→ The data

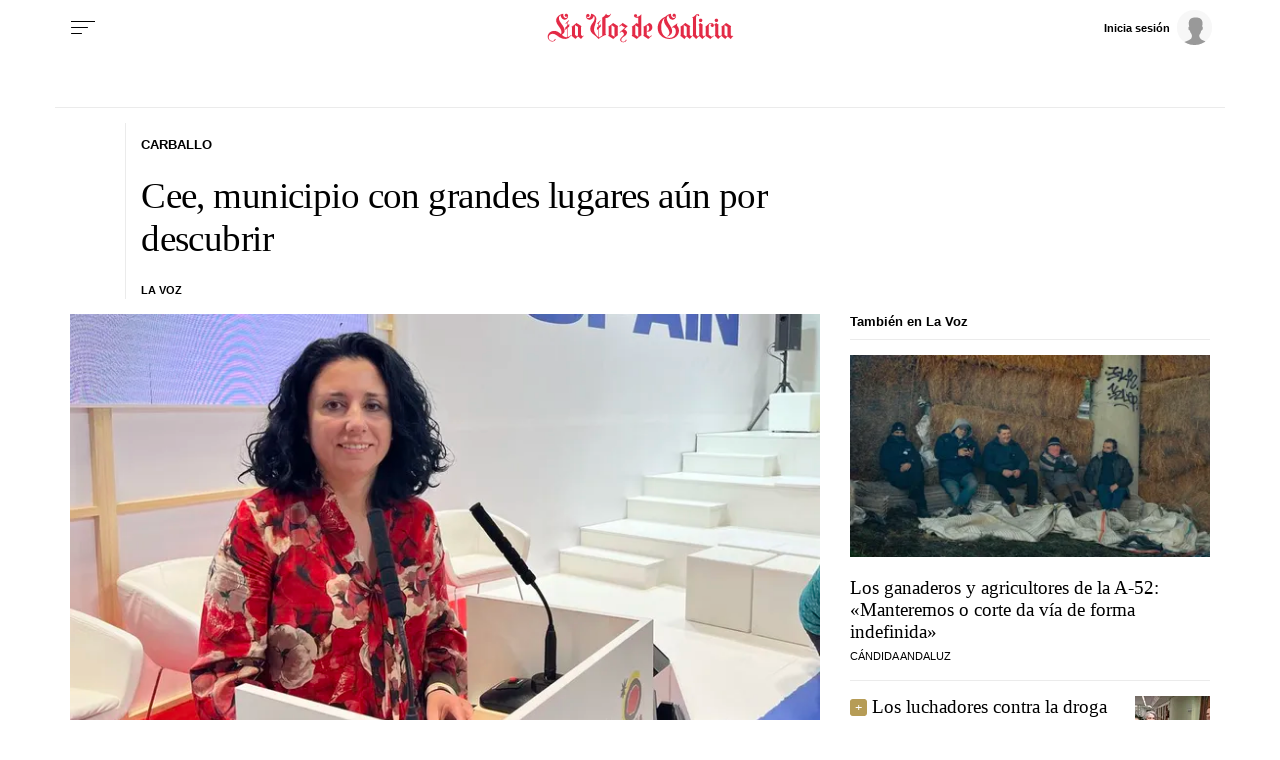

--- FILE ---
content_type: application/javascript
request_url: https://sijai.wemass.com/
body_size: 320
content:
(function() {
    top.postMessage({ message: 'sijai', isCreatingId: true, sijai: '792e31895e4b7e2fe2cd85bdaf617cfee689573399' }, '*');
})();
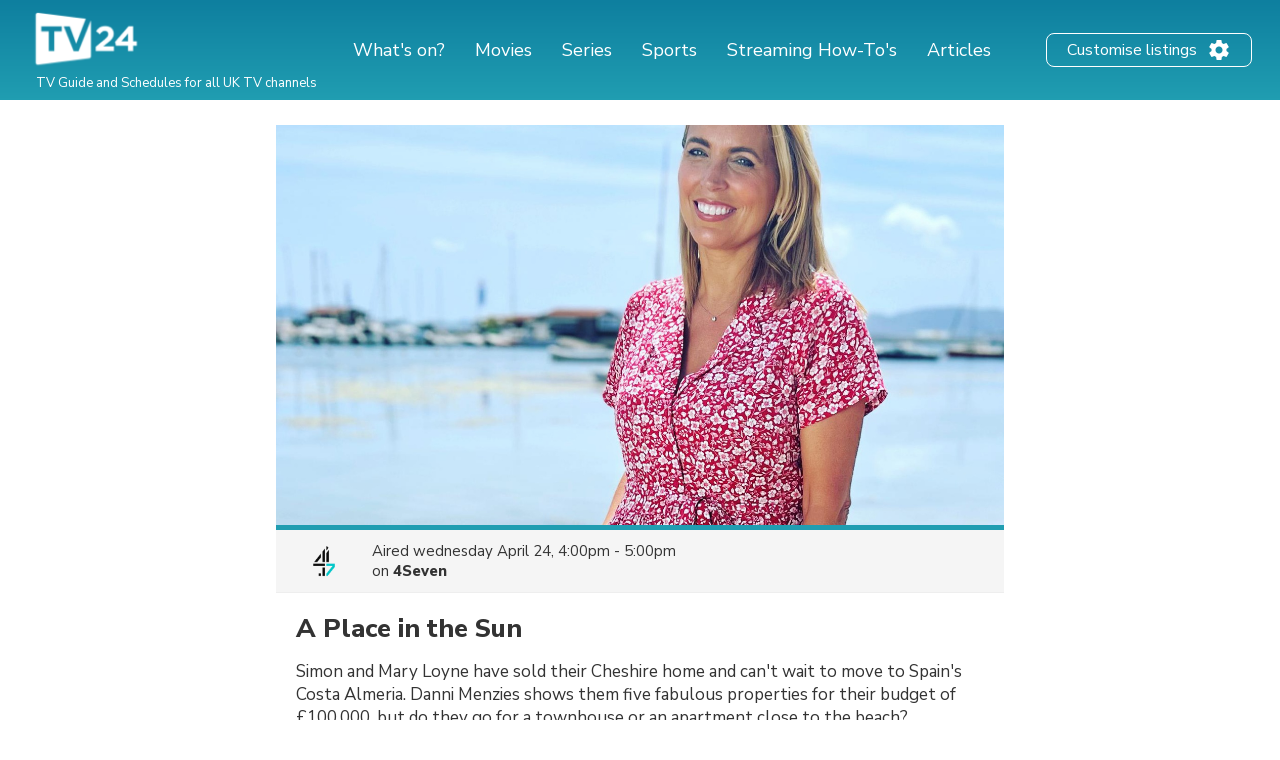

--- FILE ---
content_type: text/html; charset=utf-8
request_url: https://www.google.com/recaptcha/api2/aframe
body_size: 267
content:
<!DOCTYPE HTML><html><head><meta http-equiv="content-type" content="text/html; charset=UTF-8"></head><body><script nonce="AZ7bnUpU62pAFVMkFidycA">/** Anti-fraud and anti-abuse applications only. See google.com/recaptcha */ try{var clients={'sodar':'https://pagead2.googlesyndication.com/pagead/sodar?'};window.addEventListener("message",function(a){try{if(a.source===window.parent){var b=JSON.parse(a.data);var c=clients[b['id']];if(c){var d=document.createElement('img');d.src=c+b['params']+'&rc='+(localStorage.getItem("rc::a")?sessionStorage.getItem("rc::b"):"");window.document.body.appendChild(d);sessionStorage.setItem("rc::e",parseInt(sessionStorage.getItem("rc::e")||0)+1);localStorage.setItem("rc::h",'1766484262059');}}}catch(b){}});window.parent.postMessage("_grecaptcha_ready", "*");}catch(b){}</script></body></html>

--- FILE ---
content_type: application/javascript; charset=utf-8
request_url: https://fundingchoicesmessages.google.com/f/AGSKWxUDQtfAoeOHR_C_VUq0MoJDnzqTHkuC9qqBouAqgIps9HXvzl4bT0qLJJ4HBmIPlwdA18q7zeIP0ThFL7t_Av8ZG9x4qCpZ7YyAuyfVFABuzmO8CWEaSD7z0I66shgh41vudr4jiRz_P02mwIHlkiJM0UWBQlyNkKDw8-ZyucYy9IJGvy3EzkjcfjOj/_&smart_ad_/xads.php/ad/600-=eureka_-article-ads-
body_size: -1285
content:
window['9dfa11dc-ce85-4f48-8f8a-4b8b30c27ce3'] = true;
--
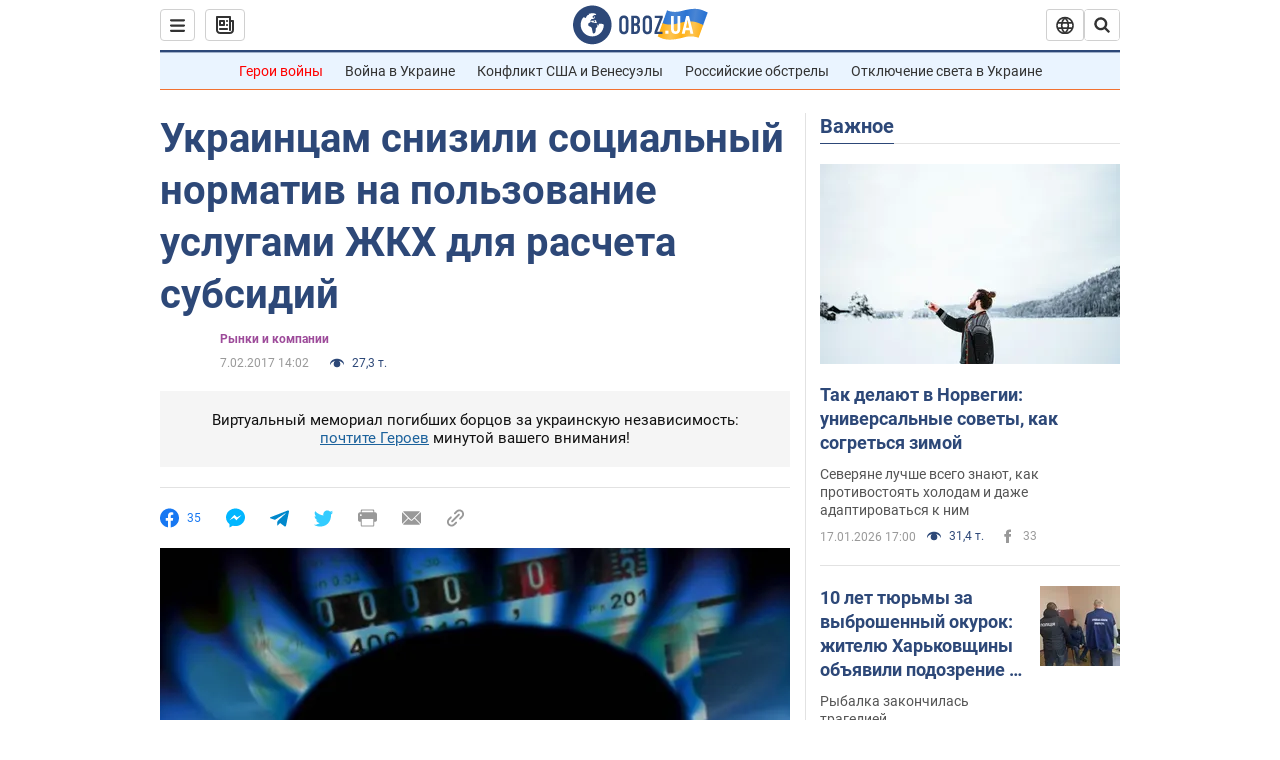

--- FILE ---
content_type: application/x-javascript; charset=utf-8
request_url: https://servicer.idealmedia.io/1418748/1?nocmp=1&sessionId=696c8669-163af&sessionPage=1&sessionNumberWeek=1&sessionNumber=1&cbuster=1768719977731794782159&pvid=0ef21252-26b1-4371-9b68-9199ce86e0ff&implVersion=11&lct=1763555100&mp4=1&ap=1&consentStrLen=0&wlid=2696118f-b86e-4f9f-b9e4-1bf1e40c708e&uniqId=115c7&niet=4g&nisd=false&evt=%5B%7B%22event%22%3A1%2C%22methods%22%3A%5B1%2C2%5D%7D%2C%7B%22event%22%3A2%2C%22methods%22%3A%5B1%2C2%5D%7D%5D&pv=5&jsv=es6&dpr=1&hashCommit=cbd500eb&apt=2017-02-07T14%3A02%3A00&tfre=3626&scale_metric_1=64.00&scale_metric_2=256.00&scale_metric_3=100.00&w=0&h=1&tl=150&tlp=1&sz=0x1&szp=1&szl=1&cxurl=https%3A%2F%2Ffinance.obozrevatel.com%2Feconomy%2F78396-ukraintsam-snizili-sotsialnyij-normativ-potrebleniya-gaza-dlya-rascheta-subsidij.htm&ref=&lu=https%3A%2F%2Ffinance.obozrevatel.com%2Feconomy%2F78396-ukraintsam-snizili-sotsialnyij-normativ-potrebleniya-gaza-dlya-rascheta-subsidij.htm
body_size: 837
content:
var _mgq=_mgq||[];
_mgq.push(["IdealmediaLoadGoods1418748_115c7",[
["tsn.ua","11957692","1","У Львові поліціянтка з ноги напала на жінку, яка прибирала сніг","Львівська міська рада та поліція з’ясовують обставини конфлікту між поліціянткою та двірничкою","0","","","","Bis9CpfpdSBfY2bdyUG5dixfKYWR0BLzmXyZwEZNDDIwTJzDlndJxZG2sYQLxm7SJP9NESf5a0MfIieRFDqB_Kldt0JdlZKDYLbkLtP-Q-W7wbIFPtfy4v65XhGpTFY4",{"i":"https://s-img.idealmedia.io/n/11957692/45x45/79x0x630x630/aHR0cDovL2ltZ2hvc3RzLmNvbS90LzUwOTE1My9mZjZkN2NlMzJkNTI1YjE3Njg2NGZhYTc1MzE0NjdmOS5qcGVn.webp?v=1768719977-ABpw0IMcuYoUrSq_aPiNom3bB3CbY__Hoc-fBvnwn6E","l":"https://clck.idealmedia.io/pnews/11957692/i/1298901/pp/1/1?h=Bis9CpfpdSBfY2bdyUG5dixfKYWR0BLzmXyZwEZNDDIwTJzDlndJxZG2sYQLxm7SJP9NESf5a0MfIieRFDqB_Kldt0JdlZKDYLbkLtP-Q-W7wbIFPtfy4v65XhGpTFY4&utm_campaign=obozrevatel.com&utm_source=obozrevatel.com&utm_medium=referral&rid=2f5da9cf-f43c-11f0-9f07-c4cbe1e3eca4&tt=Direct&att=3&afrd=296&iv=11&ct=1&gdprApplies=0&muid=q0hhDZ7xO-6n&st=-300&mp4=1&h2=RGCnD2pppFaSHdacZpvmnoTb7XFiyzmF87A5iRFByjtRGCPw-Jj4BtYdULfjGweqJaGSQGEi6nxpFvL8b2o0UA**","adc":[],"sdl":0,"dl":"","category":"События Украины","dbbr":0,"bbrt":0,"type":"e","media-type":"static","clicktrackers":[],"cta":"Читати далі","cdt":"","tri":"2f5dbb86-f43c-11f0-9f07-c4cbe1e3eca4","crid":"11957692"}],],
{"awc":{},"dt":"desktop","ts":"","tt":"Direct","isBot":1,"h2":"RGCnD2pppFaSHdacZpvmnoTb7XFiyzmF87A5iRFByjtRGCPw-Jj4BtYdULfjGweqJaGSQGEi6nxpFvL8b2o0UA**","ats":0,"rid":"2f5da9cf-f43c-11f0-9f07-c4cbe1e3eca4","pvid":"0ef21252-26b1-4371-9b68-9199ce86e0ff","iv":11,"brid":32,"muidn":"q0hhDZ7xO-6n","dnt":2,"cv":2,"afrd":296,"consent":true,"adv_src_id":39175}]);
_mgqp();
---
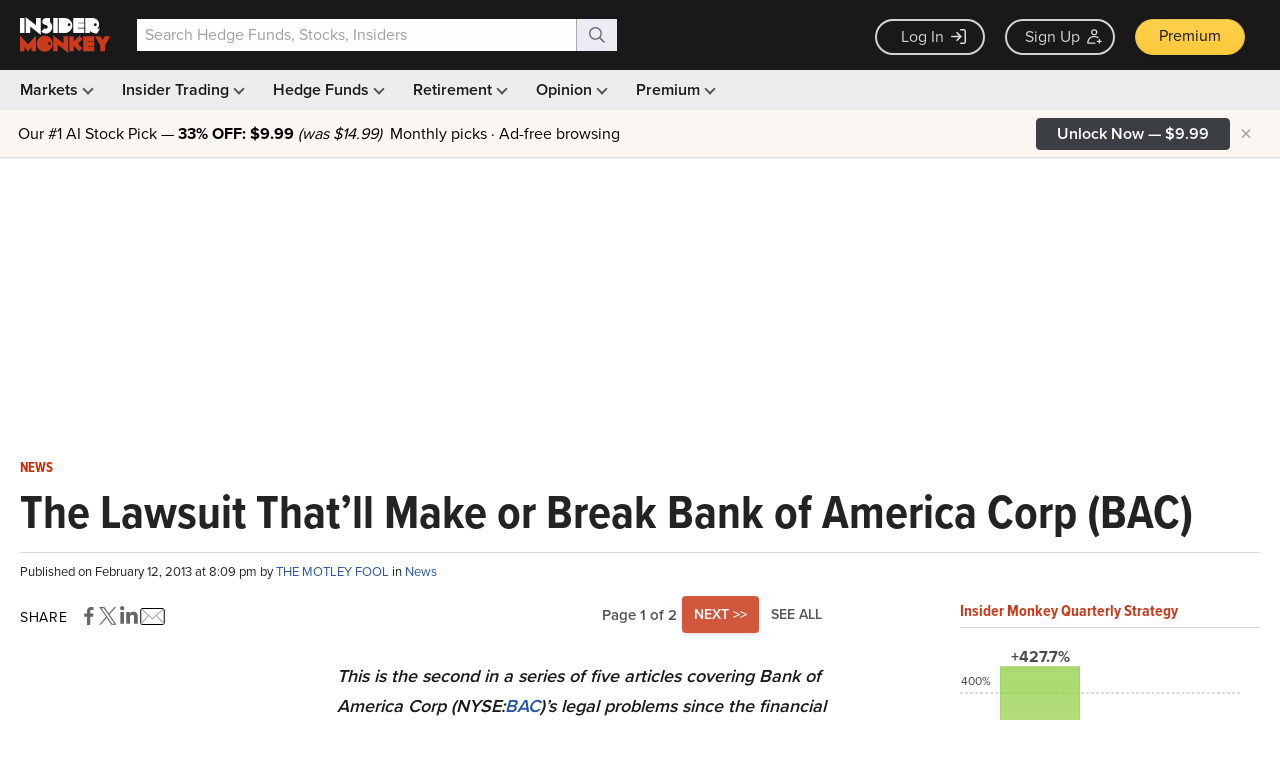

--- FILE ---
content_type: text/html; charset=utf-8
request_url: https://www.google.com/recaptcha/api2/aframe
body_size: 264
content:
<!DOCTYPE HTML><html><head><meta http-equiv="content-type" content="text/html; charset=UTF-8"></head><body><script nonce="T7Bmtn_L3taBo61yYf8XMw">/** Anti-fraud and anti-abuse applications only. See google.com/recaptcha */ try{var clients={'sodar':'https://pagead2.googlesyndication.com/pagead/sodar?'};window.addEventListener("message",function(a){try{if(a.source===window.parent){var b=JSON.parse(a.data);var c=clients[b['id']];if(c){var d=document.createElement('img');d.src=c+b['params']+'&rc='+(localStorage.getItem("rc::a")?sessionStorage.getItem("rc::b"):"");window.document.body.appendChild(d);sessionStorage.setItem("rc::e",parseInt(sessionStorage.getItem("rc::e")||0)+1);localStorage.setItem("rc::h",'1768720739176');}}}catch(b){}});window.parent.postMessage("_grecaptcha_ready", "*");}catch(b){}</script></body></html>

→ Task
In the records above, find each line that mentions the word "javascript", and copy it.

→ Output for this task
content_type: application/javascript
content_type: application/javascript; charset=utf-8
content_type: application/x-javascript; charset=utf-8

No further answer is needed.